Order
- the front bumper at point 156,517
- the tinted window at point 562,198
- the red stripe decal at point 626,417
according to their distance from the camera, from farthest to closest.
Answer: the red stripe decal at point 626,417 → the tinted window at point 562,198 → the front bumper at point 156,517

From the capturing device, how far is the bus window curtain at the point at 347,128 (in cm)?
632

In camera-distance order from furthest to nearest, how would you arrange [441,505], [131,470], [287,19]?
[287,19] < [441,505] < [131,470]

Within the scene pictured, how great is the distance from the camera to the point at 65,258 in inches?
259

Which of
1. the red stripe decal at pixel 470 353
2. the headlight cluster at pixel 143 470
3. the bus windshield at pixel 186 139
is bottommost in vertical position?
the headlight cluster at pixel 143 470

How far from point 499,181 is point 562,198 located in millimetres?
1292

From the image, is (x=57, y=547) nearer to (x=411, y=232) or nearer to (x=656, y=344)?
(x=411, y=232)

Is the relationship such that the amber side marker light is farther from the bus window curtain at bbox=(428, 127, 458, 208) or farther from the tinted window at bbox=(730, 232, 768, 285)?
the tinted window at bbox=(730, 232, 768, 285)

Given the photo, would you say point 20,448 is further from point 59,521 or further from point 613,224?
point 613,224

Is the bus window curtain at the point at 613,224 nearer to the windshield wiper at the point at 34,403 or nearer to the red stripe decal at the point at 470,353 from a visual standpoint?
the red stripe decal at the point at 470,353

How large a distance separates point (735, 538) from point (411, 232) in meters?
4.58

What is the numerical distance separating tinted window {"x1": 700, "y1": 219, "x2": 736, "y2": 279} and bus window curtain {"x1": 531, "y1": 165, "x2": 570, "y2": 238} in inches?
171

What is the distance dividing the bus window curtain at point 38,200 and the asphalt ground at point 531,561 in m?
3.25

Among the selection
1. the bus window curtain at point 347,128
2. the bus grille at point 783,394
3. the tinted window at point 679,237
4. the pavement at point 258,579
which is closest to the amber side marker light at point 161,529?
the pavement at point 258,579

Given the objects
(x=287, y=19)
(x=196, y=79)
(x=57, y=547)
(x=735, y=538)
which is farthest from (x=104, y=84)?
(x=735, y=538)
---------------
> [Exercise goal]
Present every line of the items above as a numbered list, leaving out the blank lines.

> [Output]
1. Order
2. - the front bumper at point 156,517
3. - the tinted window at point 562,198
4. - the red stripe decal at point 626,417
5. according to their distance from the camera, from farthest to closest.
6. Answer: the red stripe decal at point 626,417 → the tinted window at point 562,198 → the front bumper at point 156,517
7. From the capturing device, how far is the bus window curtain at the point at 347,128 (in cm)?
8. 632
9. In camera-distance order from furthest to nearest, how would you arrange [441,505], [131,470], [287,19]?
10. [287,19] < [441,505] < [131,470]
11. Within the scene pictured, how great is the distance from the camera to the point at 65,258 in inches?
12. 259
13. Which of
14. 1. the red stripe decal at pixel 470 353
15. 2. the headlight cluster at pixel 143 470
16. 3. the bus windshield at pixel 186 139
17. is bottommost in vertical position?
18. the headlight cluster at pixel 143 470
19. How far from point 499,181 is point 562,198 located in millimetres?
20. 1292
21. From the image, is (x=57, y=547) nearer to (x=411, y=232) or nearer to (x=656, y=344)?
22. (x=411, y=232)
23. Is the relationship such that the amber side marker light is farther from the bus window curtain at bbox=(428, 127, 458, 208) or farther from the tinted window at bbox=(730, 232, 768, 285)?
24. the tinted window at bbox=(730, 232, 768, 285)
25. Given the photo, would you say point 20,448 is further from point 59,521 or further from point 613,224?
26. point 613,224
27. Is the bus window curtain at the point at 613,224 nearer to the windshield wiper at the point at 34,403 or nearer to the red stripe decal at the point at 470,353 from a visual standpoint?
28. the red stripe decal at the point at 470,353
29. How large a distance separates point (735, 538) from point (411, 232) in meters?
30. 4.58
31. What is the numerical distance separating tinted window {"x1": 700, "y1": 219, "x2": 736, "y2": 279} and bus window curtain {"x1": 531, "y1": 165, "x2": 570, "y2": 238} in inches?
32. 171
33. What is the distance dividing the bus window curtain at point 38,200 and the asphalt ground at point 531,561 in m?
34. 3.25
35. Among the selection
36. 1. the bus window curtain at point 347,128
37. 2. the bus grille at point 783,394
38. 3. the tinted window at point 679,237
39. 4. the pavement at point 258,579
40. which is closest to the amber side marker light at point 161,529?
41. the pavement at point 258,579
42. Given the objects
43. (x=287, y=19)
44. (x=196, y=79)
45. (x=57, y=547)
46. (x=735, y=538)
47. which is farthest from (x=104, y=84)?
48. (x=735, y=538)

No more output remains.